Of course, those are only two of the film's actors.  There are many bit parts in the film, and they are all played by amateurs (I assume).  Emmanuelle Vaugier doesn't have that excuse.  Her job in this film is to be the predictably sassy reporter, or a damsel in distress at the very least.  As far as her "distress" goes, her "I'm scared" face is suspiciously similar to my "is this cheese moldy?" face; she often looks somewhat inquisitive, while frowning slightly.  As for her sass...well, it's not her fault that the dialogue is terrible, but she has zero comedic timing and couldn't hit a punchline with a big, red wiffle ball bat.  And what was going on with her face?  Vaugier is normally a reasonably attractive woman, but she has some unflattering swollen lips, Vulcan-style eyebrows, and what I can only assume is clown mascara.  Gross.

The biggest problem with this film is its tone.  Sure, you can argue that the lackluster direction and acting makes this a bad movie, but the tone is what sets it apart as truly awful.  I don't know how familiar you are with German humor.  It supposedly exists, although I imagine that it is often paired with the punchline "YOU LAUGH NOW!"  Well, this movie, like all Boll films, is largely a German production.  Unfortunately, this film tries to be a funny action movie.  It doesn't work out well.  To give you an idea of the "humor" in this film, I don't think it is a spoiler to announce that the hero has sex with his female lead.  After the dirty deed, though,  Jack asks her how he rates, on a scale of 1 to 10; she gives him a 2.  Hilarious, right?  Well, they go back to that joke at least six more times and, eventually, Jack explains the joke out loud.  Even worse, this guy is a supporting character:
He's the guy who supplies this island with sandwiches.  But guess what?  He loves to eat his own sandwiches more than he likes to work!  Because he's fat!  And he talks to his sandwiches like he's seducing them.  BWA-HA-HA!  And his catch phrase seems to be " back!"  Get it?  He's fat!  And somehow, despite dozens of armed soldiers and some nigh-indestructible super soldiers, this character survives.  These attempts at humor are not sporadic; the script is filled with them.  Not a single actor in this film makes any of these lines work, either.  If you, like me, cannot stand comedic failures in cinema, be warned that this film might cause you to vomit through your eye sockets.

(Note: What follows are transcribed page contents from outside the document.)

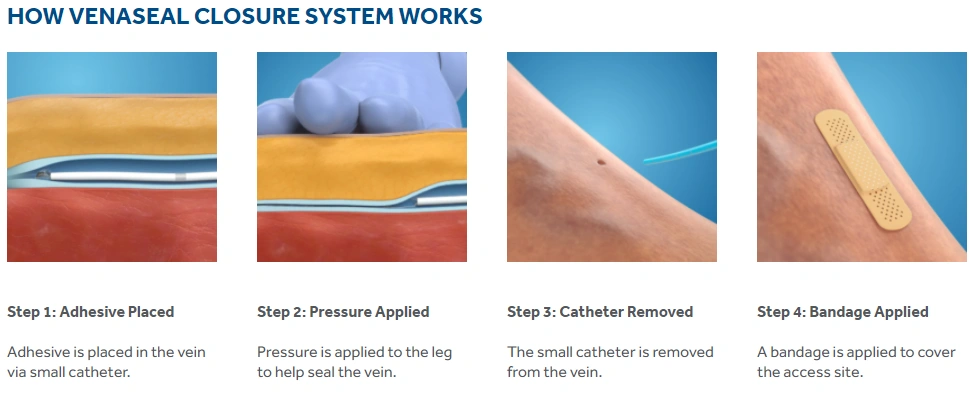 HOW VENASEAL CLOSURE SYSTEM WORKS

Step 1: Adhesive Placed

Adhesive is placed in the vein via small catheter.

Step 2: Pressure Applied

Pressure is applied to the leg to help seal the vein.

Step 3: Catheter Removed

The small catheter is removed from the vein.

Step 4: Bandage Applied

A bandage is applied to cover the access site.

Sure, there's more wrong with the movie than just the humor, but that is certainly the worst of it.  Oh, you want to hear more?  Fine, here are the low-lights.  The super soldiers are far deadlier in the opening scene (when you don't see them) than in any other scene; he evil doctor gives the plucky reporter the dime tour of his highly illegal operation before trying to kill her; the super soldiers look like buff versions of Powder; the super soldiers are unkillable, except when you shoot them in the eyes or mouth...unless the plot decides that some soldiers can survive being shot in the eye.  This is a terrible movie, so none of this should be surprising.  Still, some of the movie is almost watchable, so kudos to Uwe Boll for his first not completely unwatchable film.